Aug 14, 2017 // Financial Insights

How Long Should I Keep Tax Documents?

Is paperwork building up in your home office? Are you considering a second filing cabinet for all those important records? Maybe you’ve opted for digital storage instead, so you have a drawer full of unmarked USB drives. Clients often ask, “Just how long do you need to hang on to all those old tax documents anyway?”


The Statute of Limitations

Returns are selected for audit based on a score calculated by how much the return differs from other returns with similar types of activity. A smaller set of returns are selected for a more thorough audit on a more or less random basis, to serve as baseline quality control.

The statute of limitations typically allows the later of three years from the date that the return is filed or two years from the date the tax is paid to question items or assess additional tax. Returns timely filed and taxes timely paid before the due date are considered to be filed or paid on the due date. Returns that are filed late will have a proportionally later closure date. Returns that are never filed do not have a closure date. For this reason, all taxpayers are highly encouraged to file a return every year, even if they do not owe tax.

If you are selected for audit during the three years, do not destroy any relevant papers, even if the statute of limitations will pass before the audit is completed. The IRS will typically issue a letter asking for an extension of the statute of limitations. While you cannot be compelled to extend, it is generally not to the taxpayer’s benefit to disagree, as the IRS will make an assessment based only on the information available and assessments based on limited information tend to be harsh. Should the taxpayer wish to contest the new assessment, he or she then must go to tax court, which will usually result in being thrown back into completing the audit process. See IRS Publication 1035 for more information.

If general, if you are not selected for audit, you may destroy the relevant papers after three years. However, there are a few exceptions. In addition, returns omitting 25% or more of income that should have been reported have an extended statute of limitations of six years and there is no statute of limitation for false or fraudulent returns, so you must keep your records indefinitely.

Of course, we, at TRKM, recommend that rather than trying to remember the exceptions, you report all of your income correctly and choose not to file false or fraudulent returns. On the other hand, the extended statute of limitations also means that a fraudster attempting to file a false return on your behalf has an indefinite amount of time to be caught, not least because there is also no statute of limitations on forgery. 

Businesses should keep records for a minimum of four years, to allow for the three years from the filing date of employees’ personal returns. Documents to be retained include all payroll data and employee information, W-4s, payroll returns, dates and amounts of withholding deposits, worker health coverage forms and any filed 1094 and 1095 forms.


Other Documents

Though three years is the rule for tax returns, there are a few documents you should consider keeping around longer.

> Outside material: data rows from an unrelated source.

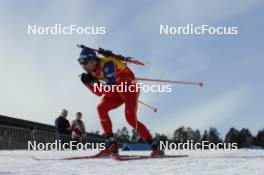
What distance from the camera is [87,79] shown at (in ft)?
27.3

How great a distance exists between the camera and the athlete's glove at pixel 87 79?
27.2 ft

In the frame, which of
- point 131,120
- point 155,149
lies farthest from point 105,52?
point 155,149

Gains and losses on capital items are calculated by the difference between the historical purchase price that the seller originally paid and the current sales price, not based on an appraised or market value. If you made a large purchase that might qualify for capital gains in the future, such as a house, land, antiques, art, or financial instruments such as stocks or bonds, remember to keep a record of the original transaction so that your tax preparer will be able to accurately calculate your gain or loss. Otherwise, you could end up paying much more than you really owe. If you happen to pass on any capital items through gift or inheritance, make sure to also pass on the paperwork. In most cases, it is the donor’s original basis, not the basis at the time of transfer, which applies. If you inherit capital items, make sure to keep the original paperwork around to help you establish basis.

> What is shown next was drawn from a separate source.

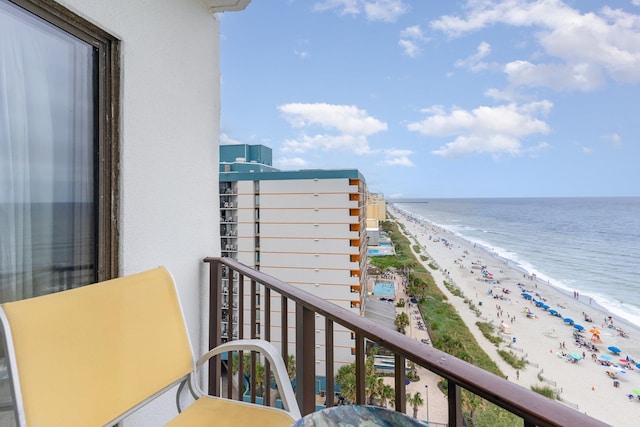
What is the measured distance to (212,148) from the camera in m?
2.00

Be sure to keep documents for at least three years after selling or otherwise disposing of the property. Also remember to keep records for any ongoing business property subject to depreciation such as equipment, business startup costs, and anything that gives rise to a like-kind exchange. The long-lived nature of some assets means that records might have to stick around for decades.

In addition, if you have specific items on your tax return such as IRA contributions or carryforwards of things like NOLs or Charitable Contributions, it is best to retain the supporting documentation and the return on which the item was generated.


Storage Solutions

While tax preparers usually also retain copies, it is ultimately the taxpayer’s responsibility to keep his or her own records. It is advisable to keep at least two copies in different locations, just in case the building should suffer some kind of paper-destroying calamity. Computer backups are good for saving space and have the bonus of not causing the same fire hazard as a large volume of paper, but are vulnerable to crashes and other technological failures. Cloud storage increases accessibility and isn’t vulnerable to single machine failures, but can be accidentally changed or deleted from the source from multiple access points. Putting documents on a USB drive is a good medium, but a USB drive is still a small object that is fragile, easily misplaced, and subject to the same weaknesses as paper. In addition, you must remember to periodically conduct a manual backup to ensure that your copies remain up to date.

Each taxpayer’s specific needs and circumstances may vary*, but in general it is best practice to keep paper copies in a locked cabinet at home along with a USB disk with the documents saved in PDF format in a secure off-site location such as a safety deposit box. With the tax preparer’s copies as a third safeguard, you should be all set to provide supporting documentation for any audit that comes your way.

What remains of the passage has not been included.